XML and entities, what am I doing wrong?

kevin_i_orourke has asked for the wisdom of the Perl Monks concerning the following question:

I think I'm suffering from a basic misunderstanding here, so please feel free to tell me I'm stupid so long as you then explain why I'm stupid.

This is a fairly long post as I want to try to explain what I'm trying to do before I get to the question.

I have the beginnings of a website and I want to add more content. However I want to make adding things easy, so that I don't have to keep cutting and pasting headers and footers when I change something.

I thought this would be an ideal job for Perl, so I converted all the files to XHTML using HTML Tidy. I've then tried various modules to process the files.

If you look at the site you can see that some of the places and people mentioned have non-English names, containing characters such as ö, ç and é.

The XML modules I've tried so far mostly just delete these entities. XML::Grove seems to be the best, converting them to ÃX, where X is another odd character.

This is where I get to the point:why are the other modules just deleting the entities? Do I need to keep a version of the XHTML DTD locally for the modules to refer to? Do I need to be supplying some special options to XML::Parser or XML::Parser::PerlSAX?

If you really want to see some example code let me know, I have to transfer files between work (here) and home (where I'm playing with XML) on Zip disks

:-(

--
Kevin O'Rourke

Comment on XML and entities, what am I doing wrong?

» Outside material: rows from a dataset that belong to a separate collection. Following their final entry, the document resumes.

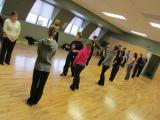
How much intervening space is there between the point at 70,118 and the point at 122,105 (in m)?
2.71

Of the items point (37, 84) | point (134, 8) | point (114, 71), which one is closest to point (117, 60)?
point (114, 71)

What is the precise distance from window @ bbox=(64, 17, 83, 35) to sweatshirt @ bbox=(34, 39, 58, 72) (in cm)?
1331

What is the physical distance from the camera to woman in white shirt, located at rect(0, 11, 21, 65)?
667 cm

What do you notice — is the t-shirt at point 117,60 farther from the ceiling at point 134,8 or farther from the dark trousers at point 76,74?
the dark trousers at point 76,74

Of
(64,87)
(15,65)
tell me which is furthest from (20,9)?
(64,87)

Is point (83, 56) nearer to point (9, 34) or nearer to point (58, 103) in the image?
point (58, 103)

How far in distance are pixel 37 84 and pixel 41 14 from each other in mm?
10575

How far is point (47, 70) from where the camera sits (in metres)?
4.51

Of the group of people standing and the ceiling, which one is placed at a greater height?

Replies are listed 'Best First'.
Re: XML and entities, what am I doing wrong? by mirod (Canon) on Jun 08, 2001 at 14:16 UTC
Welcome to the wonderful world of XML! I can't figure out exactly what is your original format but I will nevertheless go for the shameless plug:. <shameless_plug>XML::Twig will happily deal with this problem. get the latest version (3.00) from here and you won't have to bother with entities being dropped.</shameless_plug> Try playing with this code (with and without the `keep_encoding` option for example): `#!/bin/perl -w use strict; use XML::Twig; my $t= new XML::Twig( keep_encoding => 1); { $/= ''; while( <DATA>) { $t->parse( $_); $t->print; print "\n"; } } __DATA__ <?xml version="1.0" encoding="ISO-8859-1"?> <!DOCTYPE doc SYSTEM "dummy"[]> <doc att="valué ">A document with text in latin1: soupçonné d'être</do +c> <?xml version="1.0"?> <!DOCTYPE doc SYSTEM "dummy"[]> <doc att="valué">A document with text in latin1:soupçonn +é d'etre</doc>` [download]	[reply] [d/l]
Re: XML and entities, what am I doing wrong? by gildir (Pilgrim) on Jun 08, 2001 at 17:19 UTC
The real problem is 'The Unicode' Most Perl XML modules are built on top of expat, or XML::Parser which is an interface to expat. Expat is XML parser. It will get your XML (XHTML) document and process its tags and so on. But as XML is fundamentaly based on unicode, expat will convert all your characters to unicode. For this conversion to work properly, you should have valid encoding specified in XML header: `<?xml version='1.0' encoding='iso-8859-2'?>` This is the primary reason for these odd charaters you encounter. They are utf-8 (8-bit Unicode) representation of non-english characters. You probably want to avoid this coversion. I have similar problem maybe a year ago, but found no useful solution. XML::Parser has a `original_string` method which returns character data in original encding, but it wont expand entities. And there is no way to get attributes in original encoding. Best solution around this is to use Unicode::Map8 to map all unicode strings back to their original encodig, but this is terribly slow solution for frequent use. So I wrote my own poor man's XML parser based on Perl patterns. But it is not a solution, but a hack. If you plan to use XML, use should better move to Unicode completly. PS: I wonder how XML::Twig implements its keep_encoding option. By forcing expat to behave reasonably or by back conversion to original charset?	[reply] [d/l] [select]
Re: Re: XML and entities, what am I doing wrong? by mirod (Canon) on Jun 08, 2001 at 17:59 UTC
XML::Twig uses the `original_string` method to keep the characters in the original encoding (but then it works only for 1-byte encodings as it uses a regexp to parse the start tag string to extract the tag name and the attributes). In order to track the entities (and not expand them) I use a `Default` handler that spots them and stores them as a special element. The latest (still beta) version also comes with a bunch of filters, to convert the UTF-8 back to latin1, html-style text (using HTML::Entities), DOM-style ASCII + character entities or to any other encoding using either the Unicode::Map8 or (even better if the `iconv` library is installed on your system) Text::Iconv. Overall using the `original_string` method, even though it is frowned upon as not being completely kosher is the easiest choice if (IF) you are using a 1-byte encoding. Dealing with the various cases on internal and external entities (depending on whether they are defined at the beginning of the document or in a separate file) is way trickier and entities within attributes are generally a huge pain to deal with using XML::Parser.	[reply]